\( \begin{array}{cl}\text { Figure } & \text { Volume } \\ -\vee \text { Sphere } & \text { a. } V=\pi r^{2} h \\ -\vee \text { Rectangular Solid } & \text { b. } V=l w h \\ -\vee \text { Right Circular Cylinder } & \text { c. } V=\frac{4}{3} \pi r^{3}\end{array} \)
Upstudy AI Solution
Answer
Solution

Sign in to Unlock Answers for Free!
A Learning Platform Trusted by Millions of Real Students and Teachers.
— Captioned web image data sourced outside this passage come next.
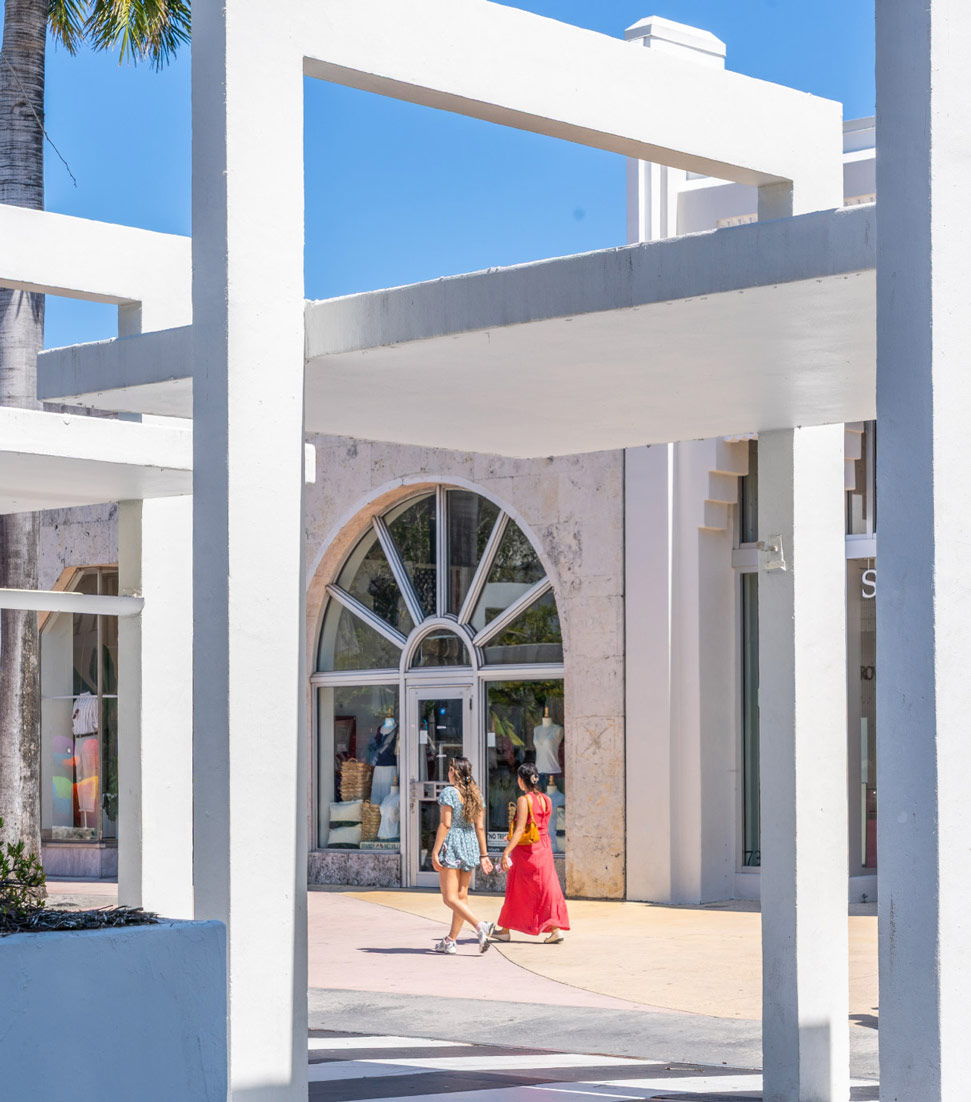 Two women walking past a large arched storefront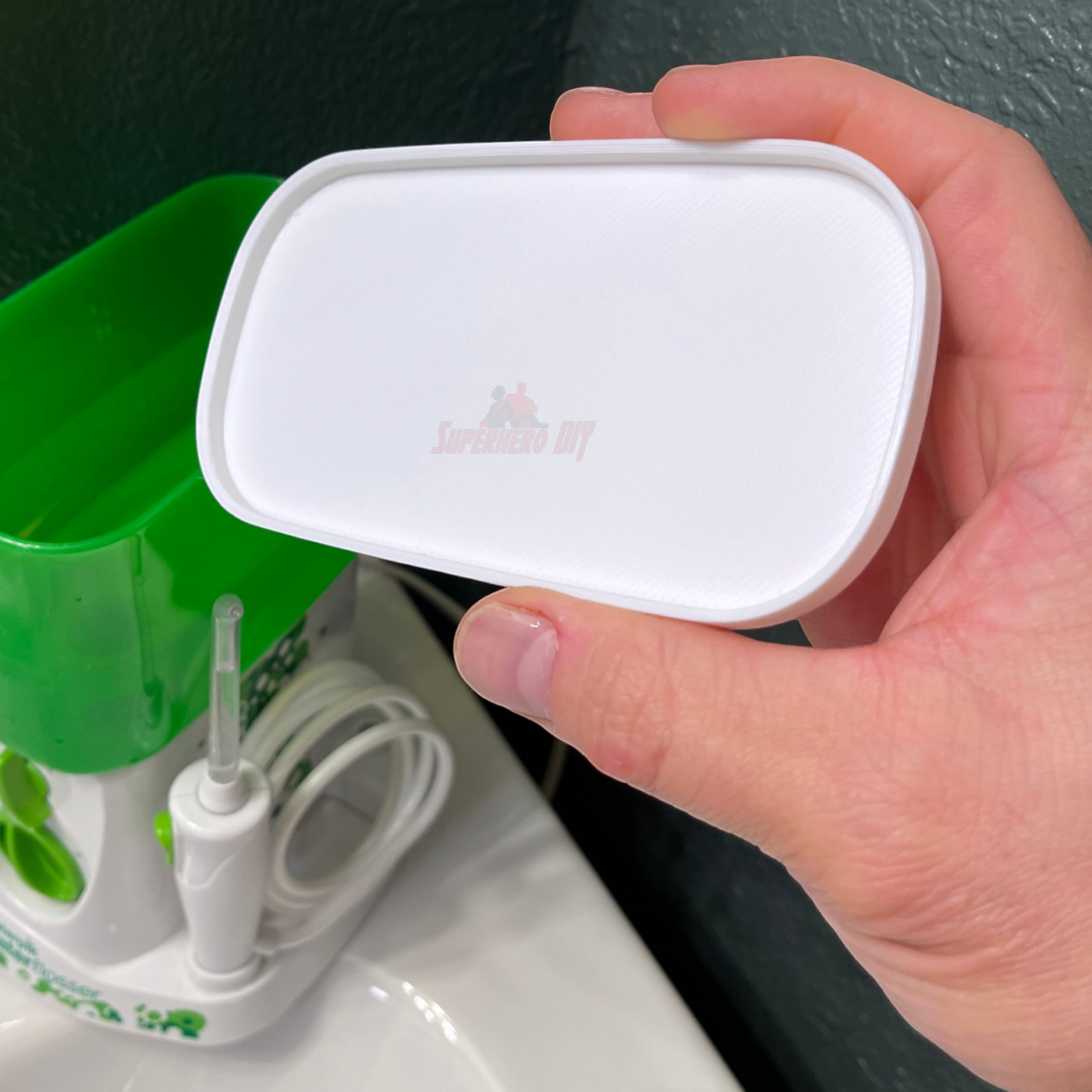 Lid for Waterpik Traveler Water Flosser WP-300 held in hand, covering the water tank to keep it clean.
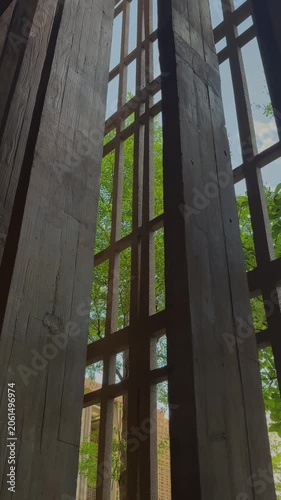 Weathered wooden beams in modern architectural installation. Sunlight streams through the gaps revealing green trees outside. 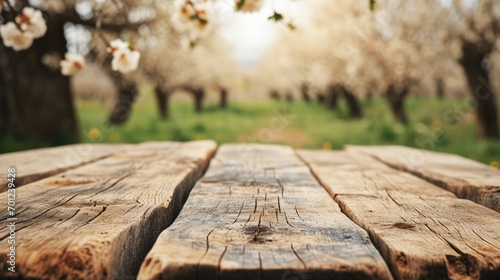 Folded wooden boards, front view against the backdrop of a spring blooming cherry orchard..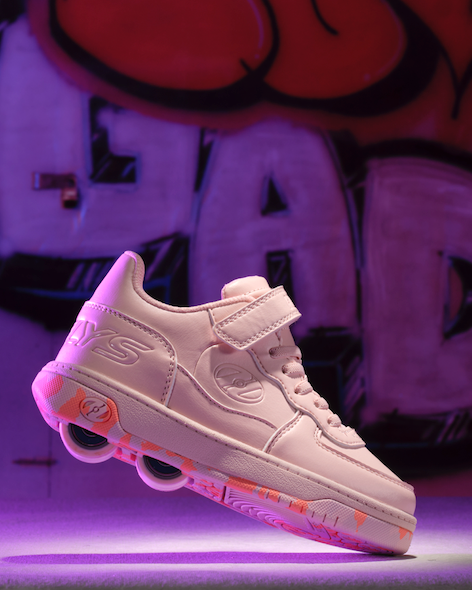 Light pink Heelys logo sneaker with pink wheels on a dark graffiti background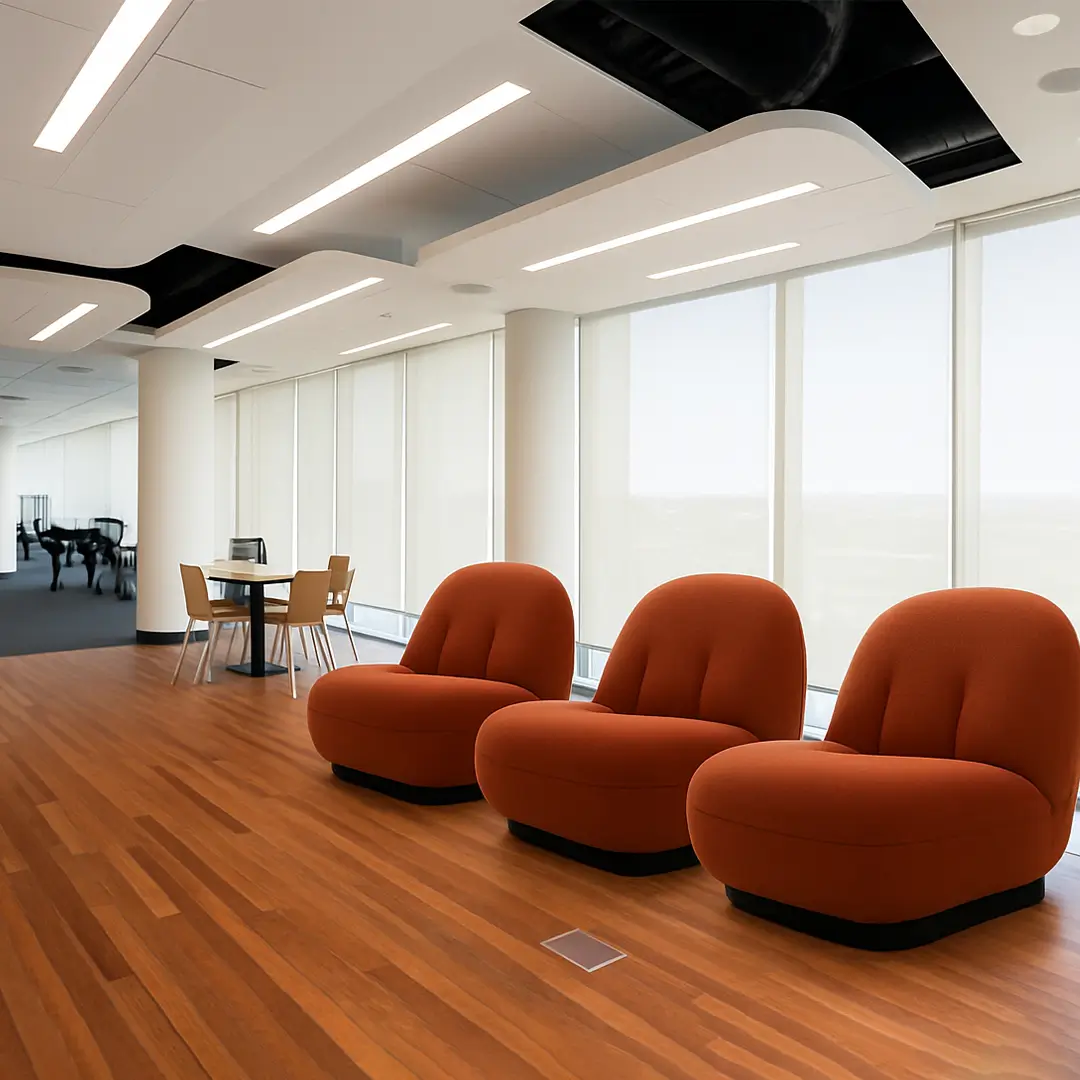 Modern office lounge with three cozy, orange chairs on a wood floor. A round table with four chairs sits by panoramic windows, creating a bright, inviting space.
Answered by UpStudy AI and reviewed by a Professional Tutor
Extra Insights
Did you know that the formula for the volume of a sphere, \( V = \frac{4}{3} \pi r^3 \), was first derived by the ancient Greek mathematician Archimedes? He discovered this relationship while trying to figure out how to measure the volume of irregular shapes and was so excited about his findings that he supposedly exclaimed, "Eureka!" This impressive formula not only showcases the beauty of geometry but also highlights how mathematics has been a pivotal part of human history. In real-world applications, understanding these volume formulas is crucial. For example, when designing containers or even planning the amount of concrete needed for a spherical water tank, knowing how to accurately use the formulas for a sphere, rectangular solid, and right circular cylinder can save both time and resources! Whether you're a budding engineer or just DIYing at home, these formulas can make a significant difference in your projects.